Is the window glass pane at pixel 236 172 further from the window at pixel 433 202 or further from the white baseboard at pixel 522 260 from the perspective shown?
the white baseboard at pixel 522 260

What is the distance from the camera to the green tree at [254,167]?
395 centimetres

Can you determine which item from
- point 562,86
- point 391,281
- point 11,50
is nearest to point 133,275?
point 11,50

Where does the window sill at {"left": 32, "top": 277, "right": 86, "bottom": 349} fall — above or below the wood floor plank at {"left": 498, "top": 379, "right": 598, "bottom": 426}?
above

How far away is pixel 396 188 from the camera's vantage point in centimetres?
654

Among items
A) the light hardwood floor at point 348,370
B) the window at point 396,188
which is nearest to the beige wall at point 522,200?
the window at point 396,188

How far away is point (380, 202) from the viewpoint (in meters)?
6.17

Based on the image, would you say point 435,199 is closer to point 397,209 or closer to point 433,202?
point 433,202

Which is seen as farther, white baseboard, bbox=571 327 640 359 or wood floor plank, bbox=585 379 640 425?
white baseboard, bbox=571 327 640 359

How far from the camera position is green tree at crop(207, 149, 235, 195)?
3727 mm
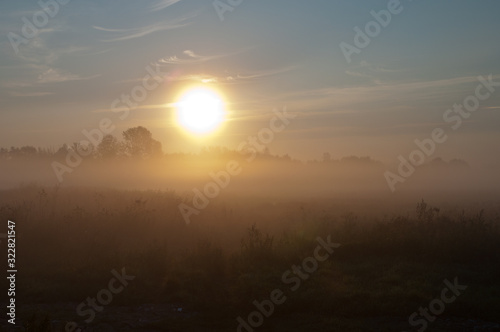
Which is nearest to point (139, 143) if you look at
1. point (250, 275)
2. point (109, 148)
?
point (109, 148)

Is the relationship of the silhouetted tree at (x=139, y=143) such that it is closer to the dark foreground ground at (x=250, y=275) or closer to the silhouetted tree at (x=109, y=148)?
the silhouetted tree at (x=109, y=148)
=======
### ОПИСАНИЕ ЗАДАНИЯ
Перепишите дословно все записи, приведённые выше, но изображения в ответ не включайте.

### ОТВЕТ
Is the window glass pane at pixel 236 172 further from the window at pixel 433 202 or further from the white baseboard at pixel 522 260 from the perspective shown?
the white baseboard at pixel 522 260

What is the distance from the camera to the green tree at [254,167]?
395 centimetres

Can you determine which item from
- point 562,86
- point 391,281
- point 11,50
is nearest to point 133,275?
point 11,50

Where does the window sill at {"left": 32, "top": 277, "right": 86, "bottom": 349} fall — above or below the wood floor plank at {"left": 498, "top": 379, "right": 598, "bottom": 426}?
above

How far away is pixel 396 188 from the camera's vantage point in centimetres?
654

Among items
A) the light hardwood floor at point 348,370
B) the window at point 396,188
which is nearest to the beige wall at point 522,200?
the window at point 396,188

How far away is point (380, 202) from the viewpoint (in meters)?
6.17

Based on the image, would you say point 435,199 is closer to point 397,209 or closer to point 433,202?
point 433,202

Which is seen as farther, white baseboard, bbox=571 327 640 359 or wood floor plank, bbox=585 379 640 425?
white baseboard, bbox=571 327 640 359

How far from the camera position is green tree at crop(207, 149, 235, 195)?
3727 mm
Which is nearest to point (139, 143) if you look at
1. point (250, 275)
2. point (109, 148)
?
point (109, 148)

Is the relationship of the silhouetted tree at (x=139, y=143) such that it is closer to the dark foreground ground at (x=250, y=275) or closer to the silhouetted tree at (x=109, y=148)?
the silhouetted tree at (x=109, y=148)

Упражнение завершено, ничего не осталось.